Domaine Evremond and Simpsons making history in Kent
As Pierre-Emmanuel Taittinger plants the first of 20 hectares of vines in Kent, so he makes history by being the first French Champagne house to plant vines in England. The farm at Chilham has been re-named Domaine Evremond after Pierre-Emmanuel’s Eighteenth Century ancestor and Pierre-Emmanuel explains to Geoffrey Dean what the company plans to do in the UK and his love of English sparkling wine. On the same day, Simpsons wine estate was also making a bit of history of its own by undergoing massive expansion.
By Geoffrey Dean May 9, 2017
We will have to wait until 2023 for the first of bottles of Domaine Evremond to be ready to drink. Taittinger plans to produce 300,000 bottles a year with the estate doubling in size over the next two to three years. Simpsons, meanwhile, are targeting 250,000 bottles of English sparkling wine per annum.
A little bit of history was written in Kent this week when Taittinger became the first Grande Marque Champagne house to plant vines in the UK with a view to making premium English sparkling wine.
The five-day planting sessions, which began to great fanfare last Wednesday, saw the first of 100,000 vines go into English terra firm over some 20 hectares. These comprised 9.7 ha of Pinot Noir, 7.3 ha of Chardonnay and 3 ha of Pinot Meunier.
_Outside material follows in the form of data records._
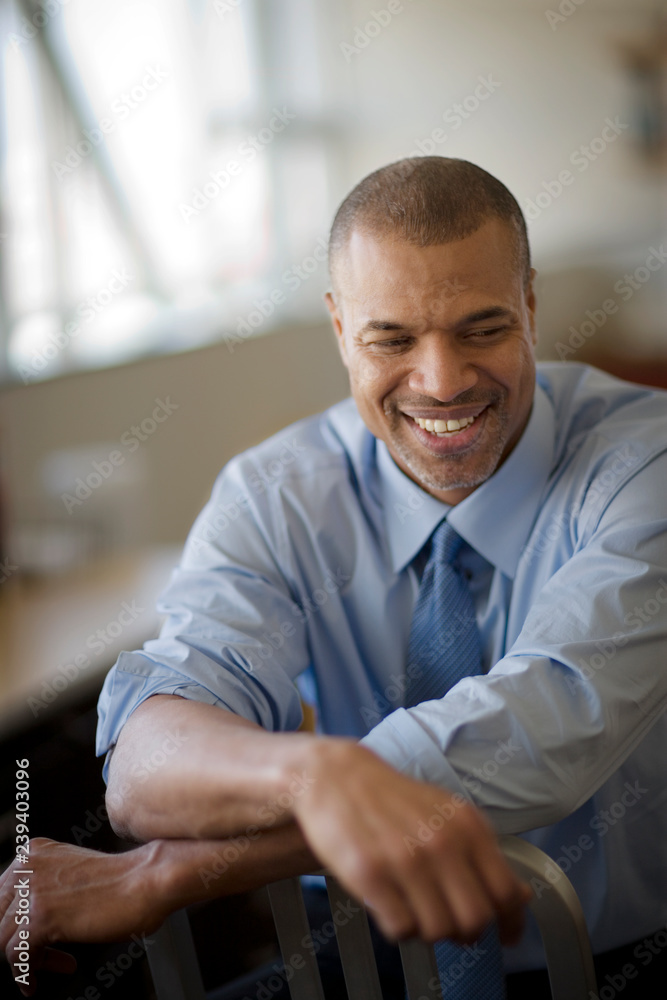 Mid-adult businessman sitting in an office. Mid-adult businessman sitting in an office.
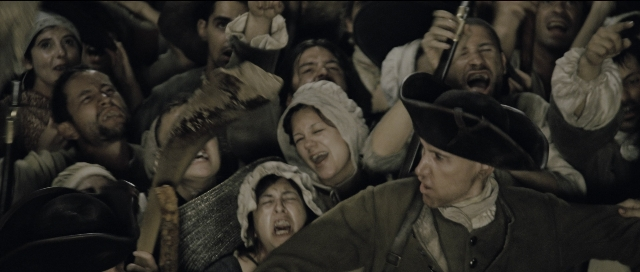 Wide shot frame from Perfume: The Story of a Murderer — hat, coat, hand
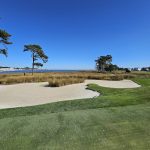 Panoramic view of a lush green golf course at Peninsula Golf & Country Club. Smooth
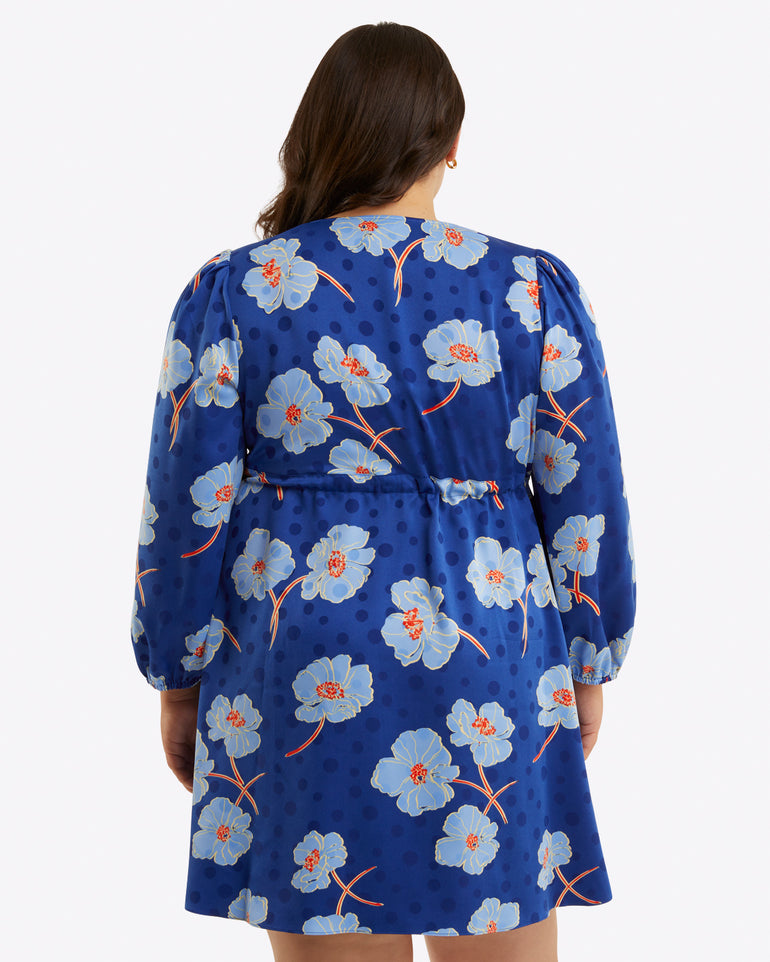 A woman is shown from the back wearing the Draper James Kellie Babydoll Dress in Printed Dot Jacquard, featuring a blue v-neck, long sleeves, and a light blue floral pattern, set against a plain background.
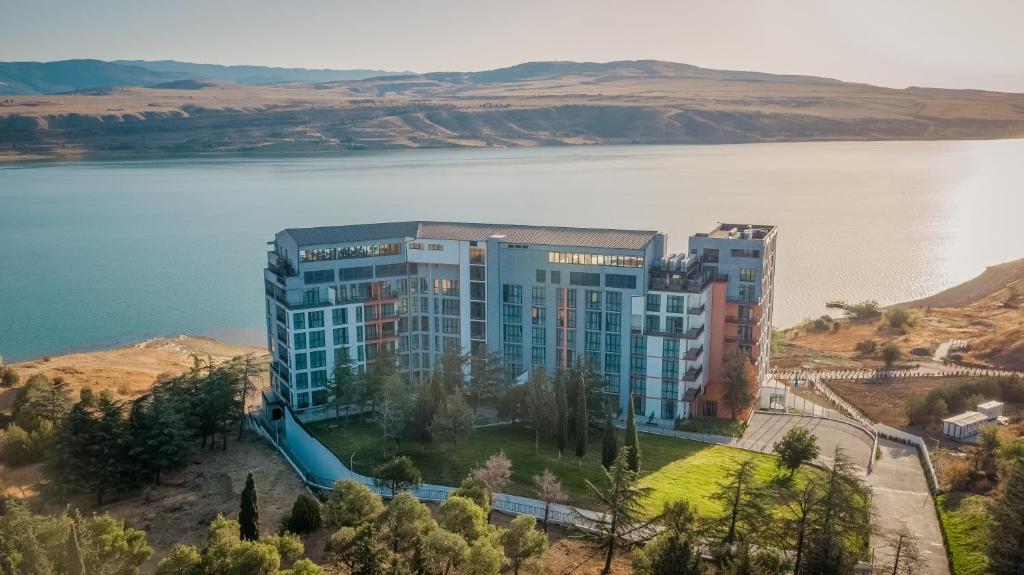 an aerial view of a building next to a body of water at Gino Seaside Tbilisi, Trademark Collection by Wyndham in Tbilisi City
Pierre-Emmanuel Taittinger and his family, along with members of his Champenois technical team, were joined by members of the British wine trade and associates on what used to be Stone Stile Farm, an East Kent property near the village of Chilham.
A former fruit farm, it was bought from Mark Gaskain, one of a group of private investors who have collaborated with Taittinger and their UK distributors, Hatch Mansfield, to make the venture possible. Taittinger have a controlling 55% stake, and have renamed the farm Domaine Evremond after the Champagne-loving Frenchman, who was exiled to England and eventually buried in Westminster Abbey in 1703.
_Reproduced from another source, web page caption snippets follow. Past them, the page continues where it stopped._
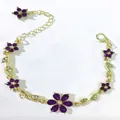 Dettaglio di bracciale floreale dorato con petali in cristallo viola e piccoli fogliami - Viola
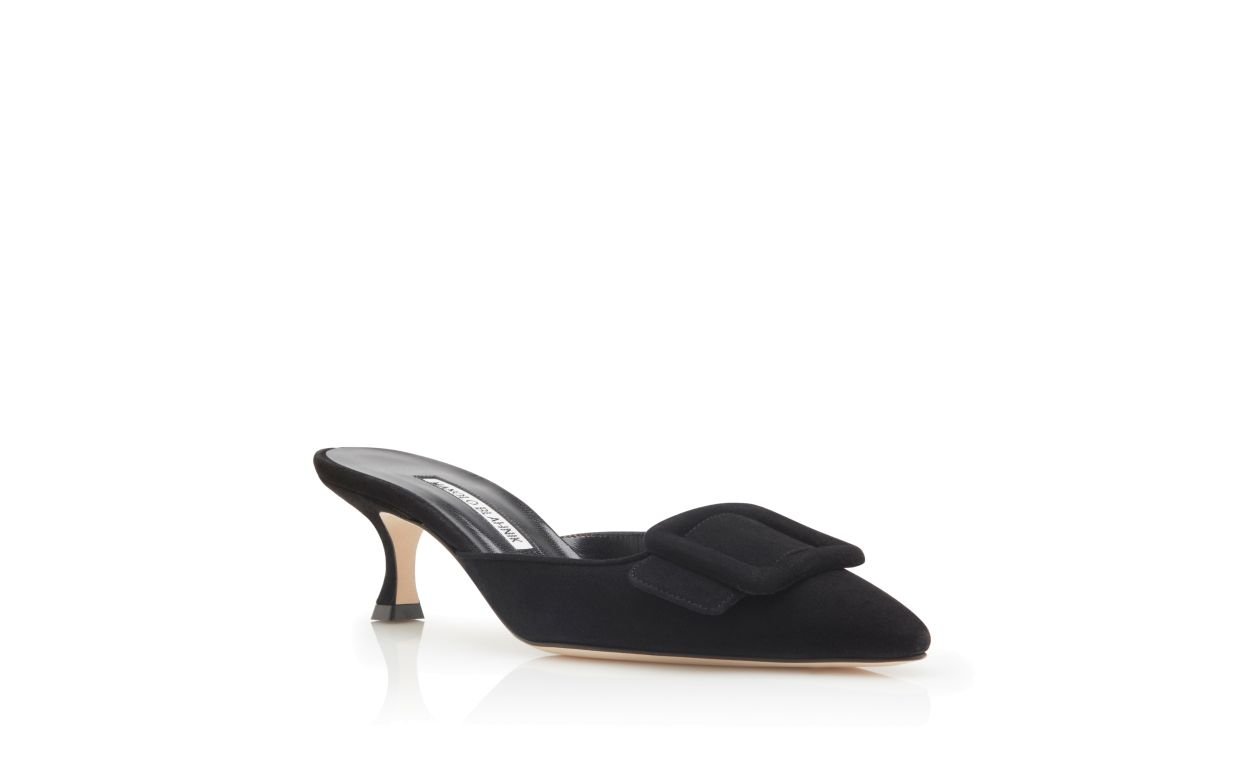 Black suede upper and buckle on Manolo Blahnik Maysale mules.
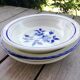 Trio of hollow dishes blue tones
The flamboyant Pierre-Emmanuel spoke of his ‘great affection’ for Kent and England.
“My father twinned Canterbury with Reims when he was mayor of the latter in the 1950s,” he said. “We have been very impressed by the quality of English sparkling wine, and we believe the combination of chalk soils, climate and topography of our site in Kent are very similar to our terroir in Champagne.”
Addressing a dozen or so Kent producers who attended the planting, he added: “Be sure, we will try to be at your level with Evremond. We are all here to develop a signature of excellency, and we are going to do something very nice in this beautiful part of the world. We are going to reinforce the human project of our two teams – this human factor for me is absolutely essential. The Brexit does not exist in our hearts. I put Evremond under the protection of the Queen.”
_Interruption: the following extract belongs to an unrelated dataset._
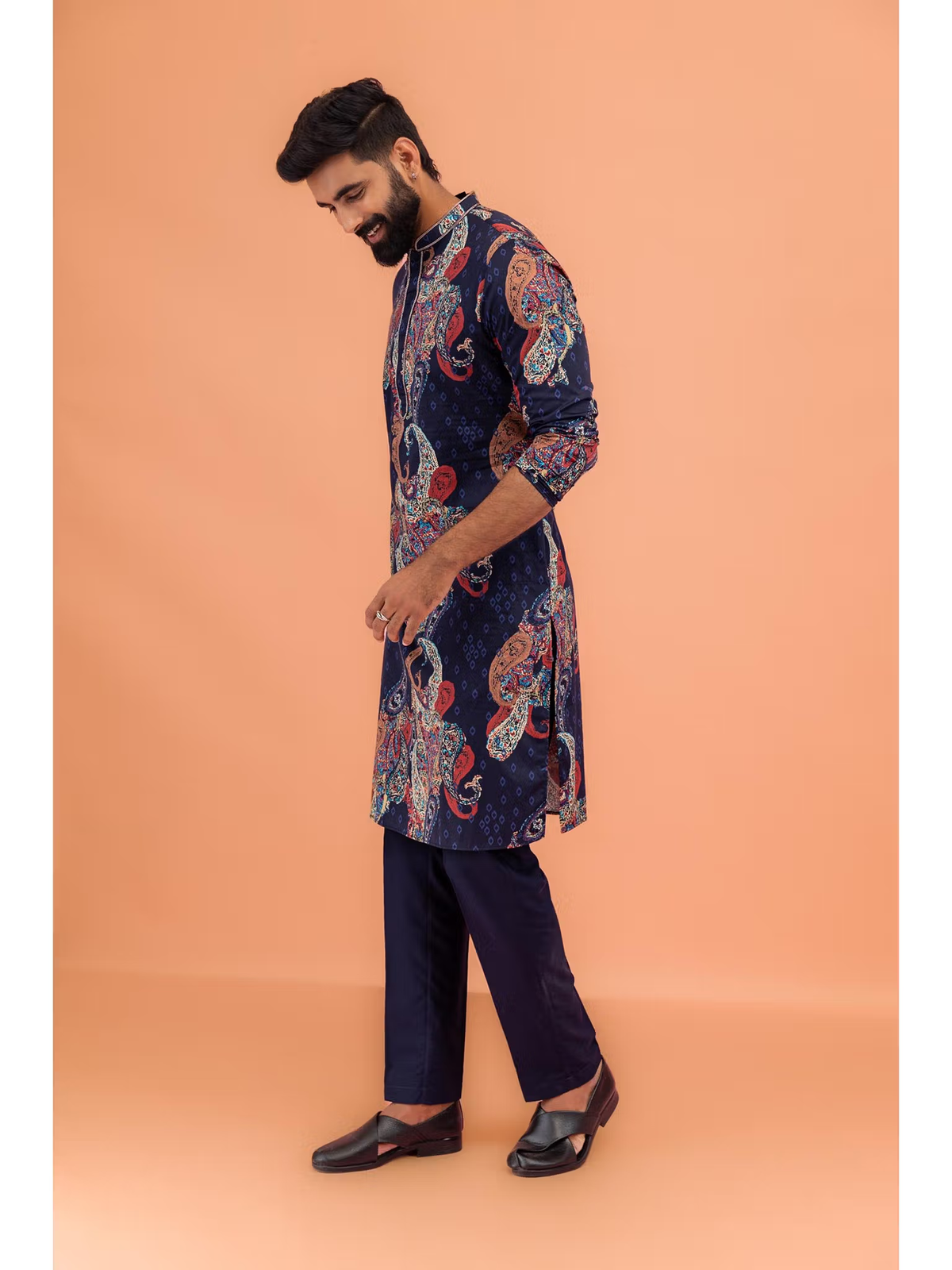 Model wearing men's black printed kurta Canada navy paisley pattern side profile with matching trousers and black shoes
Taittinger plan to increase the Chilham vineyards to a total of 40 hectares over the next two to three years. The first premium English sparkling wine from Domaine Evremond should be released in 2023, after three years of lees ageing. The goal eventually is to produce 300,000 bottles per annum, although the company are keen to buy or rent another site in Kent. It must, however, be below 100 metres, south-facing, on chalk and sheltered.
Simpsons also planted 40,000 new vines on the same day in Kent
Fifteen miles or so East of Chilham, at Barham on the other side of Canterbury, can be found Simpsons, an English wine estate which itself planted 40,000 new vines on the same day as Evremond.
This takes its total area under vine to 90 acres after prior plantings in 2014 and 2016 in their Roman Road vineyard.
Owned by Charles and Ruth Simpson, who started making wine in the Languedoc at Domaine Sainte Rose in the early millennium, the winery produced its first wine last year – 680 bottles of a still Chardonnay from 100% estate-grown fruit. The ambitious Simpsons want, however, to concentrate their efforts on premium sparkling wine made from Pinot Noir and Pinot Meunier, with 250,000 bottles per year the target.
The first release of their sparkling wine will be in December 2018. Naked Wines has already pre-sold around 80% of it.
“We wanted to set aside a small quantity of Chardonnay to make our first still wine from the estate, and we are very happy with the result,” Charles Simpson told The Buyer. “Primary and malolactic fermentation took place in stainless steel tanks in our new winery, before the wine spent three months in French oak barrels. If the weather allows, we hope to be able to continue to produce a small amount of the Roman Road Chardonnay in future years.”